Dapper Don Draper seemed unfazed by the flash bulbs popping mere inches away from his face while, a heartbeat away, Peggy Olson, resplendent in an ankle-length silver cocktail dress, smiled a smile so bright it lit up everyone around her.
All around, ice clinked in glasses in the stiff chill of a January evening in Southern California. Betty Draper appeared briefly, a thin smile flashing across her face, and then she left just as quickly. Nearby, Roger Sterling and Joan Harris held court, surrounded by eager listeners. The sound of civilized conversation swirled against a backdrop of mojitos and rum, and for a moment there, it was possible to imagine one had stepped back in time, to Hollywood’s classic age when Andy Williams serenaded listeners on AM radio with Can’t Get Used to Losing You, Bobby Darin sang You’re the Reason I’m Living and Eydie Gorme chose to Blame It on the Bossa Nova.
Except of course that this was 2012, not 1963, and that was not Don Draper but rather Jon Hamm, the man who plays Draper on TV in Mad Men. A small banner unfurled across the Viennese Terrace of Pasadena’s Langham Huntington Hotel proclaimed “Envy is back March 25,” with the “envy” and “March” in orange and “back” and “25” in black. Just feet away from Hamm, Elisabeth Moss could not stop smiling: The 29-year-old Emmy nominee was like a teenager again, her voice bubbling over in a frenzy of words while, nearby, John Slattery (who plays Roger) and Christina Hendricks (who plays Joan) held court with a kind of old-world sophistication.
Matthew “Matt” Weiner, Mad Men’s creator, executive producer and head writer, has a reputation for being a controlling and stern taskmaster but on this night he was visibly relaxed — humble even — as he worked the crowd, sparing time for a visiting reporter from Canada.

_Provided material_
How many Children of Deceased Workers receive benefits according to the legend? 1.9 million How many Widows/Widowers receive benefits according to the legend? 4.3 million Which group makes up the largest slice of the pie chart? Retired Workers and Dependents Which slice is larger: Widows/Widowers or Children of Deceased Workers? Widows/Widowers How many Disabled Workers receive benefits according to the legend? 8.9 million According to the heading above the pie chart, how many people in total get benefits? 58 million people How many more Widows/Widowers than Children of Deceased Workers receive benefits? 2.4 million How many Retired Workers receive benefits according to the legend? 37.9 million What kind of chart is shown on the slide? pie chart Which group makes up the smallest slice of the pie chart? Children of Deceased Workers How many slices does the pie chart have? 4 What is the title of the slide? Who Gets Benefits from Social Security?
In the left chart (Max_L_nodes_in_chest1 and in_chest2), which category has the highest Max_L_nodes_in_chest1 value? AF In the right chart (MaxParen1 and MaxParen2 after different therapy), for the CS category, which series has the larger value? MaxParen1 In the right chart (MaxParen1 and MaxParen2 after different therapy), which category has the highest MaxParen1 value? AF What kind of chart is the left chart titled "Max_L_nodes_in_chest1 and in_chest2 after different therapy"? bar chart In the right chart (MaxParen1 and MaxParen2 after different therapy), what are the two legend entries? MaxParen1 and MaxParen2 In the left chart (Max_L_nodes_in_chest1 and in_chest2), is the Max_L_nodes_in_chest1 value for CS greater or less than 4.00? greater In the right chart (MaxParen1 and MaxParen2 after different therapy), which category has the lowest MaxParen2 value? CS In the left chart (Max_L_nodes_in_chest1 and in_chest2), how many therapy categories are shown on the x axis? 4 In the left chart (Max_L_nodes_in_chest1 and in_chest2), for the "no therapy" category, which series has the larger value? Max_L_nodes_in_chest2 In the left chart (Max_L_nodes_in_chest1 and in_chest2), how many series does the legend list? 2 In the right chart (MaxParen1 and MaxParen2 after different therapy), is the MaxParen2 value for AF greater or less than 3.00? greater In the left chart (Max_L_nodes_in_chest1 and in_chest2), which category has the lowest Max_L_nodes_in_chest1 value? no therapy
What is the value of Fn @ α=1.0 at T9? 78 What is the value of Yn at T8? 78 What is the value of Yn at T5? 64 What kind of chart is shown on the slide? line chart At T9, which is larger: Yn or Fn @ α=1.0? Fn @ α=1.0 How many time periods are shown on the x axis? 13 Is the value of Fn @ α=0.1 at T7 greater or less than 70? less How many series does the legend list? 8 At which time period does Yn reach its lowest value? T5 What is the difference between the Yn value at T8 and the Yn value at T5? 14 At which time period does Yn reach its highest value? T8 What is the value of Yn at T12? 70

_Assignment_
According to the Mad Men party passage, at which hotel was the event held? Answer using only the Mad Men party passage, not the listing.

_Reply to the exercise_
Pasadena's Langham Huntington Hotel